**WRITTEN INSTRUCTION**
Find every line of the data below that contains the word "steep" and copy each of those lines.
☆ ☆ ☆ ☆ ☆ ☆ ☆
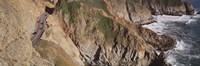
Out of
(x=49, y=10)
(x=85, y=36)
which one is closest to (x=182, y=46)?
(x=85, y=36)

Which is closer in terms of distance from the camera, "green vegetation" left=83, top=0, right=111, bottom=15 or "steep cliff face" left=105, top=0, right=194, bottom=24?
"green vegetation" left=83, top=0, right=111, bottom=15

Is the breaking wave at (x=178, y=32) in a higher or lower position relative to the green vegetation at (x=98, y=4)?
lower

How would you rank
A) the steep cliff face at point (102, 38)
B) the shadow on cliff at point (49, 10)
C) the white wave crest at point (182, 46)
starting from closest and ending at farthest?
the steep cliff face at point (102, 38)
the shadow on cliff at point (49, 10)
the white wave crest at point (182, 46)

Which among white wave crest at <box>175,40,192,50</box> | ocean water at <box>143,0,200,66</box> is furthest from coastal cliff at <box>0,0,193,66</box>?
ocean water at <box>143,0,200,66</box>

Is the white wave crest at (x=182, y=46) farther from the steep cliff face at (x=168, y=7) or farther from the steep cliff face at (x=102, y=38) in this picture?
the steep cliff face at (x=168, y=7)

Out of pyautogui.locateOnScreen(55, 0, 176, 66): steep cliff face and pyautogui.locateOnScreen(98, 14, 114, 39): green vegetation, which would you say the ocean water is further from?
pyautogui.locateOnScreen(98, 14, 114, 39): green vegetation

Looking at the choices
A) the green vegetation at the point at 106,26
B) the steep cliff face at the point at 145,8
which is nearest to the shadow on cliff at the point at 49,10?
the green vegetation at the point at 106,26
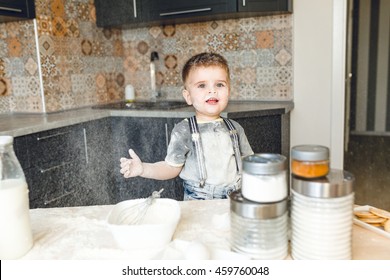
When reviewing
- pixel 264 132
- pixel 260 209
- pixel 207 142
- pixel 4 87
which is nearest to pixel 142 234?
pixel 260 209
☆ ☆ ☆ ☆ ☆ ☆ ☆
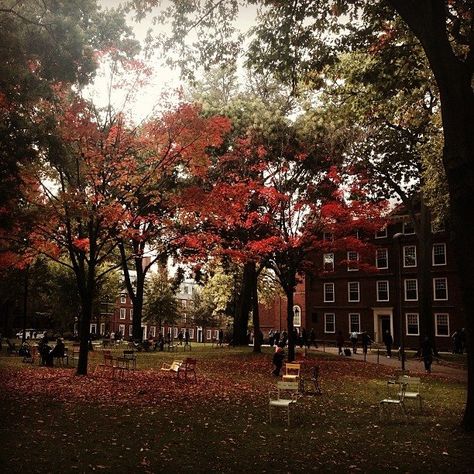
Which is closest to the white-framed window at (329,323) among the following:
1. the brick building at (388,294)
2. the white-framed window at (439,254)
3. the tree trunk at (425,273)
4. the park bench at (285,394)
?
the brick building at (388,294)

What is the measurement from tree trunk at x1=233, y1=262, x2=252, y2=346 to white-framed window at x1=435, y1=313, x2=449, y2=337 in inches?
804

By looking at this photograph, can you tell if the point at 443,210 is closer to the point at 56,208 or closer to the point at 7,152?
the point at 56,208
☆ ☆ ☆ ☆ ☆ ☆ ☆
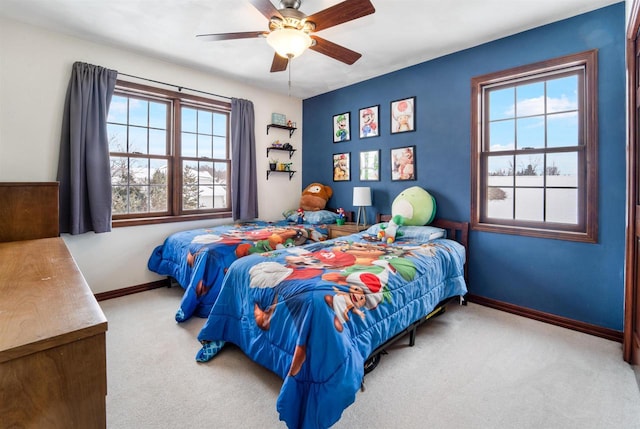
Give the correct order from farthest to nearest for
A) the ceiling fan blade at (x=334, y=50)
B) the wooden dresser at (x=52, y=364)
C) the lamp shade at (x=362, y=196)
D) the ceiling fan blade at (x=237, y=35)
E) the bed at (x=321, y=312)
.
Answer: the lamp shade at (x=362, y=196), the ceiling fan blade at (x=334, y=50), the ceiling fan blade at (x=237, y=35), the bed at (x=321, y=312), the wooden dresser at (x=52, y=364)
☆ ☆ ☆ ☆ ☆ ☆ ☆
**RIGHT ANSWER**
Which is closer in terms of distance from the camera, "green vegetation" left=83, top=0, right=111, bottom=15 or "steep cliff face" left=105, top=0, right=194, bottom=24?
A) the steep cliff face at point (102, 38)
the steep cliff face at point (102, 38)
Is the white wave crest at (x=182, y=46) farther from the steep cliff face at (x=168, y=7) or farther from the steep cliff face at (x=102, y=38) in this picture?
the steep cliff face at (x=168, y=7)
Out of pyautogui.locateOnScreen(55, 0, 176, 66): steep cliff face and pyautogui.locateOnScreen(98, 14, 114, 39): green vegetation, which would you say the ocean water is further from?
B) the steep cliff face at the point at 145,8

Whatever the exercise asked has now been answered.